All of lore.kernel.org
 help / color / mirror / Atom feed
From: Adrian Hunter <ext-adrian.hunter@nokia.com>
To: ext Ram <vshrirama@gmail.com>
Cc: linux-mtd@lists.infradead.org
Subject: Re: nand tests causes "uninterruptible sleep"
Date: Wed, 02 Apr 2008 10:26:31 +0300	[thread overview]
Message-ID: <47F33527.7030709@nokia.com> (raw)
In-Reply-To: <8bf247760804010907q7a04c212wf437acfd5e44e937@mail.gmail.com>

Ram wrote:
> Hi,
>   I am using linux 2.6.22. I am testing my nand driver/nand device.
>   I am using a arm based processor.
> 
>   To test my nand device, i am using fs-tests package that comes
>   with mtd-utils git tree.
> 
>   These are standard filesystem regression tests.
> 
>   I am running the test to test a particular partition.
> 
>   During one of the tests: The test process hangs.

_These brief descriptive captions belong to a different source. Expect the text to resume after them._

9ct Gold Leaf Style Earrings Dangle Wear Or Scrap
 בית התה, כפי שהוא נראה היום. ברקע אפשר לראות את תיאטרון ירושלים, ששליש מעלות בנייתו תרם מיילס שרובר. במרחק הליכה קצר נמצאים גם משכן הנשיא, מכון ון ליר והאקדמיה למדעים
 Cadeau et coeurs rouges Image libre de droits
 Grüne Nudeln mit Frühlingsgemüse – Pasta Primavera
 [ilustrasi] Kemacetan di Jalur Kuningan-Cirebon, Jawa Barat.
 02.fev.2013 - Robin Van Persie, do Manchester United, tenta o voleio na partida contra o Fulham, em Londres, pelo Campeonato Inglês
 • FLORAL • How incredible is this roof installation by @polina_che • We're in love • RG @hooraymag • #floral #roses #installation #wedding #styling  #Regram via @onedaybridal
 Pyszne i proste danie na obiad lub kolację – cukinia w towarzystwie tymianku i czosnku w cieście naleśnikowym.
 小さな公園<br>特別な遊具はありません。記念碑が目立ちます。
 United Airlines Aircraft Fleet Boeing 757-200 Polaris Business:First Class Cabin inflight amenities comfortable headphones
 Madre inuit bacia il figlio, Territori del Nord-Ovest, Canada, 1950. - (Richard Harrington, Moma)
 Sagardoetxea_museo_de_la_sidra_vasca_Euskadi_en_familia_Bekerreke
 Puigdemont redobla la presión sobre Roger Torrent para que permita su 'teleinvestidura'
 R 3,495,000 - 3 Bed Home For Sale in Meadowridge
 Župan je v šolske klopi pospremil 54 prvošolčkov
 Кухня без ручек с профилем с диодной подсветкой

>   When i do a ps -eal i get a -D against that process.
>   That particular process remains in that state forever.
> 
>   I have eliminated all the infinte loops (checks for busy/read pin/nand reset)
>   in my nand driver. I have tried to put debug prints to print
> failures in my nand
>   device. I dont see any failure prints when i run the tests.
> 
>   I tried doing "echo t > /proc/sysrq-trigger" i am appending the results.
> 
>   Basically, i am trying to isolate the code that is causing the process
>   to go into an uniterruptible sleep state.
> 
>   It is to be noted that - When the fs-tests process has gone into
> "uninterruptible
>   sleep state" accessing the partion under test makes that process
>   also go into the uninterruptible sleep state"
> 
>   What i am trying to say is - If i try to copy something to the
> "partition under test"
>   that process (cp) also goes into that state.
> 
>   In other words,  Once the fs-test process goes into -D state
> ("uninterruptible sleep state")
>   I cannot access the partition under test.
> 
>   However, i can access other partitions in the nand device without
> any problem.
> 
>    I need some suggestions/advices to debug the issue.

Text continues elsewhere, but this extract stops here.